In Untitled, Dubuffet has unleashed a fantastically energetic style marked by intricate patterns that teeter between abstraction and figuration. Flattened human figures appear to float on a dense background of alternating irregular fields of pristine white and striated lines that threaten to take over the canvas, but are reined in at the last moment by Dubuffet's masterful control. Several of the artistic strategies used by Picasso and Braque in their Synthetic Cubist masterpieces are further developed by Dubuffet. Figures are visible from multiple viewpoints simultaneously, accentuating the shifting quality of the painting. The palette of Untitled has also been restricted to mostly black and white and blue, a signature characteristic of the Hourloupe series in order to disarm the historical values of color.

While the shapes on the canvas are evocative of real form, their details remain deliberately elusive. The figures of Untitled exist free of any specific location in time or space: they could be anyone in any type of landscape, and yet they bear little resemblance to anything we are familiar with in our world. All sense of depth has been erased, as well as any sense of hierarchy of form within the image. In this way, Dubuffet claimed to have "abolish[ed] all particularities, all categories (by which I mean the usual classifications adopted by our reflexive mind which makes distinctions between one notion and another: between the notion of chair for example and that of tree, that of human, figure, cloud, ground, landscape, or anything else) so that this consistently uniform script indifferently applied to all things (and it should be emphasized, not only visible objects but also invisible inventions of our thoughts, imagination or fantasy; mixed together without discrimination) will reduce them all to the lowest common denominator and restitute a continuous undifferentiated universe; it will thereby dissolve the categories which our mind habitually employs to decipher (better to say cipher) the facts and spectacles of the world" (Jean Dubuffet, quoted in Margit Rowell, "Jean Dubuffet: An Art on the Margins of Culture," pp. 15-34, in Jean Dubuffet: A Retrospective, New York, 1973, p. 26).

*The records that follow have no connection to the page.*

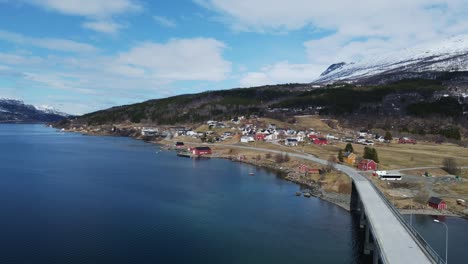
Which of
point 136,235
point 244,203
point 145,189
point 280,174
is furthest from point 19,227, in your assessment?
point 280,174

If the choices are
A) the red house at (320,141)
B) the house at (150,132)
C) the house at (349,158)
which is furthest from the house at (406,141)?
the house at (150,132)

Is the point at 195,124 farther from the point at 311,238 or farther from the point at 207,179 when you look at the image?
the point at 311,238

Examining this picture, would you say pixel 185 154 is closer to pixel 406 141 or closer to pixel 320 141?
pixel 320 141

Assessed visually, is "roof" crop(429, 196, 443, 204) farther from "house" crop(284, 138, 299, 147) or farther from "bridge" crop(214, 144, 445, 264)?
"house" crop(284, 138, 299, 147)

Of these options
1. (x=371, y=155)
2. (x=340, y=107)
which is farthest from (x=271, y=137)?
(x=340, y=107)

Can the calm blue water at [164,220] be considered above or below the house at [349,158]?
below

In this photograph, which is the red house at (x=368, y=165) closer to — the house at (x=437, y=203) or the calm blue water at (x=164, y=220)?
the calm blue water at (x=164, y=220)

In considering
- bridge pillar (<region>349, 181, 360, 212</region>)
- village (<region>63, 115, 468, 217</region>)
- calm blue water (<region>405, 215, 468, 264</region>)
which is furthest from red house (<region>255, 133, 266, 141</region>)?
calm blue water (<region>405, 215, 468, 264</region>)
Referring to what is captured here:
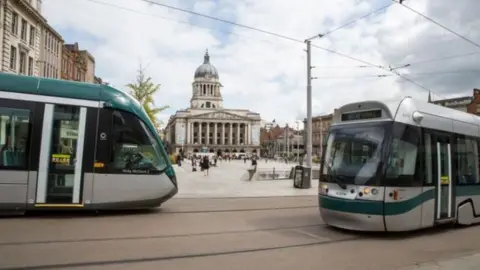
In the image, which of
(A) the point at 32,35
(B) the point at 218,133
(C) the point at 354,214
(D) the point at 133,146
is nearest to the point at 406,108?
(C) the point at 354,214

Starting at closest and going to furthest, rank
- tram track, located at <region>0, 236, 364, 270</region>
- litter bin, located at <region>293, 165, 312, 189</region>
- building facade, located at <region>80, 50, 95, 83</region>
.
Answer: tram track, located at <region>0, 236, 364, 270</region>, litter bin, located at <region>293, 165, 312, 189</region>, building facade, located at <region>80, 50, 95, 83</region>

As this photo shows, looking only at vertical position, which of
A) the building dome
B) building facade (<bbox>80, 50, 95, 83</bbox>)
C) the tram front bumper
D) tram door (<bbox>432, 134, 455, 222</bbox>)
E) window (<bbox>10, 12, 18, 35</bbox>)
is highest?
the building dome

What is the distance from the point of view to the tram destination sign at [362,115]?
9344mm

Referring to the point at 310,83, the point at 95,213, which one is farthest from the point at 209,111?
the point at 95,213

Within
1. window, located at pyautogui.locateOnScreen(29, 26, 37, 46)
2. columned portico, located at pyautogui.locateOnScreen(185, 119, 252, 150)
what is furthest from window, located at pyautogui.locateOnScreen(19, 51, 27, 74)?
columned portico, located at pyautogui.locateOnScreen(185, 119, 252, 150)

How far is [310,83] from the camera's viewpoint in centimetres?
2295

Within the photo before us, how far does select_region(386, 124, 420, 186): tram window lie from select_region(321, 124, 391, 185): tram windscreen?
28 centimetres

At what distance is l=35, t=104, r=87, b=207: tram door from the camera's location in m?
10.3

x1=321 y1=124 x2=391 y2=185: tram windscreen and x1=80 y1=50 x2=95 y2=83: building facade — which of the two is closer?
x1=321 y1=124 x2=391 y2=185: tram windscreen

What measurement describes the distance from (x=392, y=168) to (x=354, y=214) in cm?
126

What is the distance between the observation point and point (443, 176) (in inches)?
393

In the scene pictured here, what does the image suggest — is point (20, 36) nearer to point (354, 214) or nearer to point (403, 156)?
point (354, 214)

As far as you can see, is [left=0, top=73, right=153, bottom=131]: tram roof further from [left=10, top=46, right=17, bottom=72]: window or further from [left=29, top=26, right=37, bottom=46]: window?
[left=29, top=26, right=37, bottom=46]: window

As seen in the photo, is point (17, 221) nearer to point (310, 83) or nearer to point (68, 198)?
point (68, 198)
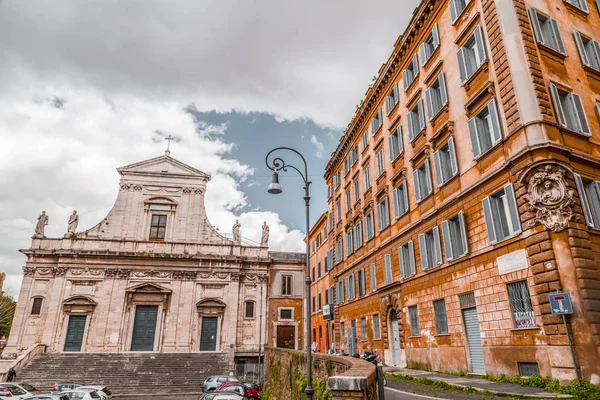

While serious in its existential investigations, the Hourloupe series was in fact the result of an accidental discovery, drawn from doodles that Dubuffet made while on the phone one day: a fitting source for an artist who sought to turn the conventions of painting upside down while working within the medium's conventions. The seeming spontaneity of Dubuffet's lines, as well as his use of chance in his composition, draws comparison with the automatic drawings of the Surrealists.
As part of a generation of post-World War II artists, Dubuffet understood the unfixed nature of reality, and the always present possibility that everything can change in an instant. Through his experimentations with form, color, and perception, Dubuffet challenged the traditional values that we assume to exist in the world around us. Emblematic of the Hourloupe series, Untitled leads us to question our own interpretation of reality - a questioning that is reflected back to us in the uneasy ambiguity of the figures' expressions.